Calcium carbonate decomposes on heating to give calcium oxide and carbon dioxide. How much volume of $C{O_2}$ will be obtained at STP by thermal decomposition of 50 g of $CaC{O_3}$ ?
A.1L
B.11.2L
C.44L
D.22.4L

Answer 1

Hint: To solve this question, we shall first write a balanced equation of the reaction. We shall then find the amount of $CaC{O_3}$ reacting in moles, which will also give us the amount of $C{O_2}$ formed. From here, we can calculate the volume of gas from the ideal gas equation at STP.

Formula used: $n = \dfrac{w}{{{M_0}}}$ (Eq1)
where n is number of moles, w is the weight of the compound and ${M_0}$ is the molecular weight of the compound.
$PV = nRT$ (Eq2)
where P is pressure of the gas, V is volume of the gas, n is the number of moles of gas, R is a constant ($0.0821{\text{ }}atm{\text{ }}L{\text{ }}{K^{ - 1}}mo{l^{ - 1}}$) and T is the temperature.

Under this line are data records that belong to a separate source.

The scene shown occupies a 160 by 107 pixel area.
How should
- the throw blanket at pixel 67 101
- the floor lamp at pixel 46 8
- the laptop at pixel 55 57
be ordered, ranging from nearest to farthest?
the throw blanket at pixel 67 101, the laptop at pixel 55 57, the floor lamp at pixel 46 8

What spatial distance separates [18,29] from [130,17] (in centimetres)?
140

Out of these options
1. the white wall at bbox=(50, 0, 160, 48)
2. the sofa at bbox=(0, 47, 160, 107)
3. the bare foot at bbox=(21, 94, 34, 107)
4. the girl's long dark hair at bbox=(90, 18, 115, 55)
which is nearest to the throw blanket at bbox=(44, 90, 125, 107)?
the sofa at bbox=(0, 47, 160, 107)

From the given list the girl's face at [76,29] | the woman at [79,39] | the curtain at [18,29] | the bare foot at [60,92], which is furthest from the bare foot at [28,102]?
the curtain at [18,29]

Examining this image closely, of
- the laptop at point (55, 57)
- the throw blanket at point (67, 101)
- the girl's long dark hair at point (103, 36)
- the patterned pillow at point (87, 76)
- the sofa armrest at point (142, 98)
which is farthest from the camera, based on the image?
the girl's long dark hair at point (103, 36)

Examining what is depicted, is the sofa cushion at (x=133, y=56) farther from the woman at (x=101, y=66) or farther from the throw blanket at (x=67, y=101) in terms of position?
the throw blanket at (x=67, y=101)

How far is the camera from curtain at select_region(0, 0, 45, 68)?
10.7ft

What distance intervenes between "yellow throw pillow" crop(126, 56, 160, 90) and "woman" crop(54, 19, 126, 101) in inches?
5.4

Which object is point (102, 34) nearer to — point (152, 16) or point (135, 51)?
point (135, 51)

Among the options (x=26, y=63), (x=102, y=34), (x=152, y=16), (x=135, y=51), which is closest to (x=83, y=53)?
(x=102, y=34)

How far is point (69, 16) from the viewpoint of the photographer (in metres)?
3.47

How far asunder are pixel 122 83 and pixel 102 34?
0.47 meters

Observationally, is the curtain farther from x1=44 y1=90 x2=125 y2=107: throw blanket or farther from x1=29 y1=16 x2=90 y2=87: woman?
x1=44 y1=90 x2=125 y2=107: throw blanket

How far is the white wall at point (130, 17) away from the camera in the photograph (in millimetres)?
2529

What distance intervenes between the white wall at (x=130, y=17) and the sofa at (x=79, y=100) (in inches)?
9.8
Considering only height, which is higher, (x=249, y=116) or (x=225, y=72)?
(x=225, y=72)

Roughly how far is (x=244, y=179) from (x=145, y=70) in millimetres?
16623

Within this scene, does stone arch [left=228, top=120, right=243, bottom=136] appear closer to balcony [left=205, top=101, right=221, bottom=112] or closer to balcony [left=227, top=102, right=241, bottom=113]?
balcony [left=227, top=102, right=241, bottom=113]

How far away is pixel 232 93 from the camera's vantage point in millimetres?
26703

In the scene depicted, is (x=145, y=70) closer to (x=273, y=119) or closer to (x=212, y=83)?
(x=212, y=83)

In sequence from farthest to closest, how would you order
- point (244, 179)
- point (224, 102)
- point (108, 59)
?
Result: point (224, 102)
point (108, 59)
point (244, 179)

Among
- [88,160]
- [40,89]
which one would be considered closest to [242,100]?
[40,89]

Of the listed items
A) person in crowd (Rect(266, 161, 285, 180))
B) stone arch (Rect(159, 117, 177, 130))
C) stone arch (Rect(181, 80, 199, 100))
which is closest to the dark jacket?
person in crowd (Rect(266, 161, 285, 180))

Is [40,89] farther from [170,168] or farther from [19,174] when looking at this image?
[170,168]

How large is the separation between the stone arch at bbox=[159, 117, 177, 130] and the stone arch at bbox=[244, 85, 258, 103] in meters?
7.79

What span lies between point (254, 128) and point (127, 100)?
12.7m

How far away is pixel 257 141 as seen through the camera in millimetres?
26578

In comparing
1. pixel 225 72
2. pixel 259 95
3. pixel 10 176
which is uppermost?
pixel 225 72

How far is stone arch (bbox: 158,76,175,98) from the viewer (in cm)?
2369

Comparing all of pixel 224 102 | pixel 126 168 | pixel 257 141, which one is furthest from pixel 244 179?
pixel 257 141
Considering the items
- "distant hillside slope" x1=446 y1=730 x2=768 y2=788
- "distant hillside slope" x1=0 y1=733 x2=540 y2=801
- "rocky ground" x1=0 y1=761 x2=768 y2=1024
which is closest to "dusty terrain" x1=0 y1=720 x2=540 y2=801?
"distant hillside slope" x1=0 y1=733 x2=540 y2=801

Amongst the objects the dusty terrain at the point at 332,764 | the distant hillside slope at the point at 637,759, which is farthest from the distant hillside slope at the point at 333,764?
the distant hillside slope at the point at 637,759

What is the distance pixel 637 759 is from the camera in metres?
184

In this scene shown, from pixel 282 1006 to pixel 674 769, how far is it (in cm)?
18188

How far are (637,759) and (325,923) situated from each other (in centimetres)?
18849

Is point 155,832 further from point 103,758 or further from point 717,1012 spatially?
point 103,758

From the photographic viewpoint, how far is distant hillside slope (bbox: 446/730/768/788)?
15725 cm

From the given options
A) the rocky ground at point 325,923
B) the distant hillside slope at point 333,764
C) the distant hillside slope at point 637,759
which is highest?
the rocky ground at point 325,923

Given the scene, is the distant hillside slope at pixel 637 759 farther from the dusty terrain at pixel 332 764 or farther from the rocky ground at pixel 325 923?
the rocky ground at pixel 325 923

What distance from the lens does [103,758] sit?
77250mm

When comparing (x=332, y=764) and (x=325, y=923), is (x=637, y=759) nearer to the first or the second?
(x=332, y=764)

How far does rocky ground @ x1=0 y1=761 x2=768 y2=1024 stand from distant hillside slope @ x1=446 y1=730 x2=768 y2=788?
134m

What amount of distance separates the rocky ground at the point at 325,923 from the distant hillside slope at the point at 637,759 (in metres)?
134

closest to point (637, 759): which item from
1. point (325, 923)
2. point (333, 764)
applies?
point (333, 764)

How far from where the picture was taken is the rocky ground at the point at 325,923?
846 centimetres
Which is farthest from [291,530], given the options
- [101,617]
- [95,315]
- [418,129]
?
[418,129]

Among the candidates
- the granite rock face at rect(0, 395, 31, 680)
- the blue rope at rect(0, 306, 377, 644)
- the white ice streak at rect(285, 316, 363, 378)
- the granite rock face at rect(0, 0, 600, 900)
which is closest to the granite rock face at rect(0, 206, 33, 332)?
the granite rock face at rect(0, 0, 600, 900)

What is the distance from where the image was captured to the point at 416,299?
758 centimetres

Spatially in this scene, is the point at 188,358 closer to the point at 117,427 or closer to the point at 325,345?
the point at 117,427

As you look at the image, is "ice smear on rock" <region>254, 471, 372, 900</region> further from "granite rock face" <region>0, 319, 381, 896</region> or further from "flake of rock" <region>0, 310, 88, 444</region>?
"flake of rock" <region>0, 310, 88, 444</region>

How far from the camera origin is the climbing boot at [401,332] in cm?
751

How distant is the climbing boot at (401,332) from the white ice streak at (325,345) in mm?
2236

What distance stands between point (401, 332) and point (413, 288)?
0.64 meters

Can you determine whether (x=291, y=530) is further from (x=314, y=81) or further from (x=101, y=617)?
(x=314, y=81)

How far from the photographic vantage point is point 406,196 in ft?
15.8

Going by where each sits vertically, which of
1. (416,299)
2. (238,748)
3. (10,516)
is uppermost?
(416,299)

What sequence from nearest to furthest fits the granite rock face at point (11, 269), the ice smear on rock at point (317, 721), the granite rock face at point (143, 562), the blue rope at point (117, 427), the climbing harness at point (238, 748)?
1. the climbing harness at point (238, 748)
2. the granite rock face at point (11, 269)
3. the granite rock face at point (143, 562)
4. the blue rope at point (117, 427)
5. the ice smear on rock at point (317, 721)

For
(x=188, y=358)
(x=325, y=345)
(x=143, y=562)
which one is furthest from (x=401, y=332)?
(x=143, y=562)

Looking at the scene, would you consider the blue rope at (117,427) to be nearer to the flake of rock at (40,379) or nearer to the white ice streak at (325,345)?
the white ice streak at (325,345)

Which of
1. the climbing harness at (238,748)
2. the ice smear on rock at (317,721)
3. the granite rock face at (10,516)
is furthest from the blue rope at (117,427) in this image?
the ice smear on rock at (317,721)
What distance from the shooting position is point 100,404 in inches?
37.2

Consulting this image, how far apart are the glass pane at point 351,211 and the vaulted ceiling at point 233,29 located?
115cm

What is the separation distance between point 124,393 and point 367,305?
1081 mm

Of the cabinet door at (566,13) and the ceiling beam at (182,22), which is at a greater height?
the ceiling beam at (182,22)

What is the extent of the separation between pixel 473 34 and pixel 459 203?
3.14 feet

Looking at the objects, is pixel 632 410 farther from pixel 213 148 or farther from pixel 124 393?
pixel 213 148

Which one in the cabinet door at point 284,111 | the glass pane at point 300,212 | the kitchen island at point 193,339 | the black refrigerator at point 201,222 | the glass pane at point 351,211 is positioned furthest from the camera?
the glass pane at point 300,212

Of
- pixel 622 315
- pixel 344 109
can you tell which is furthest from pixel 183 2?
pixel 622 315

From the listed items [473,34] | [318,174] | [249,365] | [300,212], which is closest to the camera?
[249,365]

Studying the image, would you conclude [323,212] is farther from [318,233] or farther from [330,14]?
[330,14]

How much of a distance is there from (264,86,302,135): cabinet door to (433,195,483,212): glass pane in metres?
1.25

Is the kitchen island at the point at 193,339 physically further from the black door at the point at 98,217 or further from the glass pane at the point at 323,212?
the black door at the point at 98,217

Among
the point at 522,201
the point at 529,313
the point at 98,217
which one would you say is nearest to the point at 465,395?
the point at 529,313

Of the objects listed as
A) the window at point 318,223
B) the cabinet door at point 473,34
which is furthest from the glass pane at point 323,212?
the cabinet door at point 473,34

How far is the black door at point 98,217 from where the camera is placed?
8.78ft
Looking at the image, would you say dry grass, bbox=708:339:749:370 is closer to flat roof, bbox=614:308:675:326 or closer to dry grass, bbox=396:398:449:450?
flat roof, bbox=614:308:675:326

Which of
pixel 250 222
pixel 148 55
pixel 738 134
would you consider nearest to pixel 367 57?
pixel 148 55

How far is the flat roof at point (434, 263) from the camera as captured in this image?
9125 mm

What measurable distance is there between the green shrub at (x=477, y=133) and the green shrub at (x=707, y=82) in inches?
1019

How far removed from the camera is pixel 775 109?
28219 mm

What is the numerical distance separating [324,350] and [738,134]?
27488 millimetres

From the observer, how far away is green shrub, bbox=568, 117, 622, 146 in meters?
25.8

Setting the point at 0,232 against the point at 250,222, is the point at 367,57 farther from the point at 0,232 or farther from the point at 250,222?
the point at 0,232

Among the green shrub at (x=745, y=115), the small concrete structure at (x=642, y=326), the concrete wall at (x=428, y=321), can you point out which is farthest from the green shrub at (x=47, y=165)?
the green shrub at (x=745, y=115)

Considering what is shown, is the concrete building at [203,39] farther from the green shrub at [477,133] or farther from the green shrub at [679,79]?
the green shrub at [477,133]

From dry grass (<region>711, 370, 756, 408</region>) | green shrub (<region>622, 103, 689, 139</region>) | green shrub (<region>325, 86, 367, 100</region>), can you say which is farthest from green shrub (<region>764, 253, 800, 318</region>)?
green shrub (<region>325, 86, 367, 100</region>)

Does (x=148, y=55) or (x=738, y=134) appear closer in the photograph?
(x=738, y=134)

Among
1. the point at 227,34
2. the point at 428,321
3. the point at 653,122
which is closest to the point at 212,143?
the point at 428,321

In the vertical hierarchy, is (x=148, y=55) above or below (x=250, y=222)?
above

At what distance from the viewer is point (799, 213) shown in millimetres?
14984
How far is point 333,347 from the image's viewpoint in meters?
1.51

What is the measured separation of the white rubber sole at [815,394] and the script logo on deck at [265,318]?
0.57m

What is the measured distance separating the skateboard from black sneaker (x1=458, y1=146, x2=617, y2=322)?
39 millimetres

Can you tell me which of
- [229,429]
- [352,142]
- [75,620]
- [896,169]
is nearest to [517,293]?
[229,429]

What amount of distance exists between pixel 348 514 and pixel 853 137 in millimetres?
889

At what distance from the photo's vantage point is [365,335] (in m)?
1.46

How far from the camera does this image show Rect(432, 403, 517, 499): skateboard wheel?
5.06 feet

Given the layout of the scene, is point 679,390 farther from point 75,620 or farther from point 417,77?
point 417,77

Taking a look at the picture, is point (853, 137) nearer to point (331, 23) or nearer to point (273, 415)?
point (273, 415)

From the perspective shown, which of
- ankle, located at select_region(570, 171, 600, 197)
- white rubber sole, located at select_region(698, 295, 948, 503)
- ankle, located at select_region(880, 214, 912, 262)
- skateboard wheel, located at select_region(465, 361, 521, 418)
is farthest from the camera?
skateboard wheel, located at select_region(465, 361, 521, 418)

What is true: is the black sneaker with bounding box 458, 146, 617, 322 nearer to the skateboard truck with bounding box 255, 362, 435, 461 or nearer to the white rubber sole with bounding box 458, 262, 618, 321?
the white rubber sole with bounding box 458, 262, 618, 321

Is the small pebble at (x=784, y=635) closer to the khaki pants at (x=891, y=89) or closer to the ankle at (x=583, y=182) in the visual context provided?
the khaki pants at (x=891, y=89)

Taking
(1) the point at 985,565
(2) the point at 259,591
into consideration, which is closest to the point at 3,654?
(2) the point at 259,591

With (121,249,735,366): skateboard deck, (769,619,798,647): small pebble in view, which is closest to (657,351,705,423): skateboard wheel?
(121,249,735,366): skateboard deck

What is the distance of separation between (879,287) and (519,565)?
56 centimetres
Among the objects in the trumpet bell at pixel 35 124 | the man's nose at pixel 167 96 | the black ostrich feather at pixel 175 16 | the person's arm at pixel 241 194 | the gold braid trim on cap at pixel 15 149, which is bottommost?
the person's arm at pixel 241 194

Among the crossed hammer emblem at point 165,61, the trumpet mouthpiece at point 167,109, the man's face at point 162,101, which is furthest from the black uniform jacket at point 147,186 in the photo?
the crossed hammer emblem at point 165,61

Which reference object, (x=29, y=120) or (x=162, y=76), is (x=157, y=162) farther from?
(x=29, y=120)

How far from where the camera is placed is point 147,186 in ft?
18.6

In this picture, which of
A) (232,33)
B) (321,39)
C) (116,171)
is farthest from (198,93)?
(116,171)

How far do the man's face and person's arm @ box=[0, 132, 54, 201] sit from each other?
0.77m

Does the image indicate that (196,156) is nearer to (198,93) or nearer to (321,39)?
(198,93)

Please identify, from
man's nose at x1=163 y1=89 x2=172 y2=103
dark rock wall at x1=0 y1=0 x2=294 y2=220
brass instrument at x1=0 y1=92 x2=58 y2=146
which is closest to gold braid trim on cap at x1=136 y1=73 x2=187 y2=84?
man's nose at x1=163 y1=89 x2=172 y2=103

Complete step by step answer:
From the question, we know that calcium carbonate on heating forms calcium oxide and carbon dioxide. The balanced equation of this reaction will be as follows:
$CaC{O_3} \to CaO + C{O_2}$ (Eq. 3)
Now, we find the moles of $CaC{O_3}$ present:
Let the number of moles of $CaC{O_3}$ be ${n_{CaC{O_3}}}$ and ${M_0}$ of $CaC{O_3}$ is 100 g/mol.
Putting the values in Eq. 1, we get:
${n_{CaC{O_3}}} = \dfrac{{50}}{{100}}$
$ \Rightarrow {n_{CaC{O_3}}} = 0.5$
So, from Eq. 3, using stoichiometry, we can conclude that the number of moles of $CaC{O_3}$ is equal to the number of moles of $C{O_2}$.
$ \Rightarrow {n_{C{O_2}}} = 0.5$
Now, we shall calculate the volume of $C{O_2}$ present using the ideal gas equation, i.e. Eq. 2:
At STP, P=1 atm and T=273 K.
Putting these values in Eq. 2, we get:
$ \Rightarrow V = \dfrac{{0.5 \times 0.0821 \times 273}}{1}$
$ \Rightarrow V = 11.2L$

$\therefore $ The correct option is option B, i.e. 11.2L. .

Note:
The volume of an ideal gas at STP can also be easily calculated from the simplified gas equation: $V = n \times 22.4$ . So, according to the question, we found that $n = 0.5$.
Substituting the value of n in $V = n \times 22.4$, we get:
$ \Rightarrow V = 0.5 \times 22.4$
$ \Rightarrow V = 11.2L$